* [Document text]
I'd also add that, while getting yelled at doesn't seem like much, but when you're sleep deprived, behind schedule, getting picked up for something you think is minor but made to think it's the end of the world, dealing with people in a close environment and have deadlines that seem impossible, all at the same time, life gets to be difficult.  Since they're not allowed to execute a random 1 in 10 recruits to keep everyone guessing and on their toes, they have to insert stress artificially - making you do things when tired and hungry is a great way of doing it, keeping you always guessing about what's coming next, making you worry yourself silly about small details, all lends itself to a great mental challenge.  I of course left out the physical pain that often gets endured - alot of mental demands from that as well.

MM


----------



## Sammy98 (30 Sep 2013)

Does this stress decrease or go away after you are done Basic Training?


----------



## chrisf (30 Sep 2013)

Depending on your mental and physical state and past experiences going into the course, basic training may be extremely stressful, or not at all stressful...

* [Dataset extract]
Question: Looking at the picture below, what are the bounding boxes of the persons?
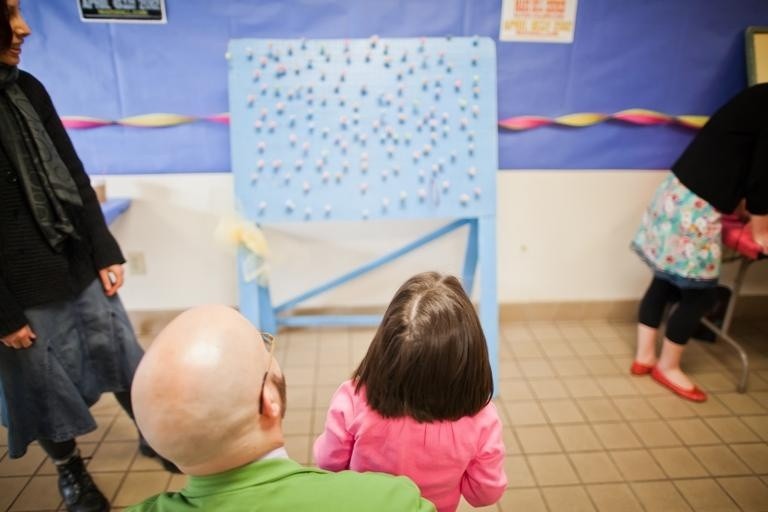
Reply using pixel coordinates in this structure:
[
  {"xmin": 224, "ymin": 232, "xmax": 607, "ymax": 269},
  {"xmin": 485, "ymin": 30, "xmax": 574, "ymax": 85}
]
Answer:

* [Challenges]
A – From the forum thread on basic training stress, extract everything from "I'd also add" down to "Sammy98 (30 Sep 2013)".
B – According to the forum thread on basic training stress, when are recruits made to do things in order to insert stress artificially?
C – Carry on the forum thread on basic training stress from its final sentence.

* [Answers given]
A –
I'd also add that, while getting yelled at doesn't seem like much, but when you're sleep deprived, behind schedule, getting picked up for something you think is minor but made to think it's the end of the world, dealing with people in a close environment and have deadlines that seem impossible, all at the same time, life gets to be difficult.  Since they're not allowed to execute a random 1 in 10 recruits to keep everyone guessing and on their toes, they have to insert stress artificially - making you do things when tired and hungry is a great way of doing it, keeping you always guessing about what's coming next, making you worry yourself silly about small details, all lends itself to a great mental challenge.  I of course left out the physical pain that often gets endured - alot of mental demands from that as well.

MM


----------



## Sammy98 (30 Sep 2013)

B – When they are tired and hungry.

C –
The course itself is not difficult, and should be one of the easier things you'll do while in the military (in retrospect at least... no thinking, no responsibility, just do what you're told when to do it, and you'll be fine... seriously, it's that easy...). It's the culture shock of it all that makes it difficult.

Will there be more mentally and physically demanding tasks? Absolutely.

Will they be "stressful"? Much of that will depend on you... that all depends on if you build the ability to deal with stress...

I've personally seen plenty of experienced NCOs who can't handle stress and go into a spin at slightest elevation of stress.... I've seen others who are completely unaffected by any sort of stress, and if you were to take their blood pressure, you may have to double check to make sure they weren't dead... and there's plenty more in between, who have very normal reactions to normal stresses.


----------



## Eye In The Sky (30 Sep 2013)

Soldier100 said:
			
		

> Does this stress decrease or go away after you are done Basic Training?



I'd say it doesn't 'go away' but you adapt to it, you learn how to cope with it (thru training and teamwork...big things to learn at Basic) and you become conditioned to it thru successfully overcoming 'challenges' in your training and experience that build your confidence.


----------



## Jarnhamar (30 Sep 2013)

Worrying about stress on basic training is like worrying about tests in grade 6. 

It seems like a big deal but it gets a lot worse.


----------



## Towards_the_gap (30 Sep 2013)

Soldier100 said:
			
		

> Does this stress decrease or go away after you are done Basic Training?



It gets put into perspective.


----------



## Quirky (15 Oct 2013)

Soldier100 said:
			
		

> Does this stress decrease or go away after you are done Basic Training?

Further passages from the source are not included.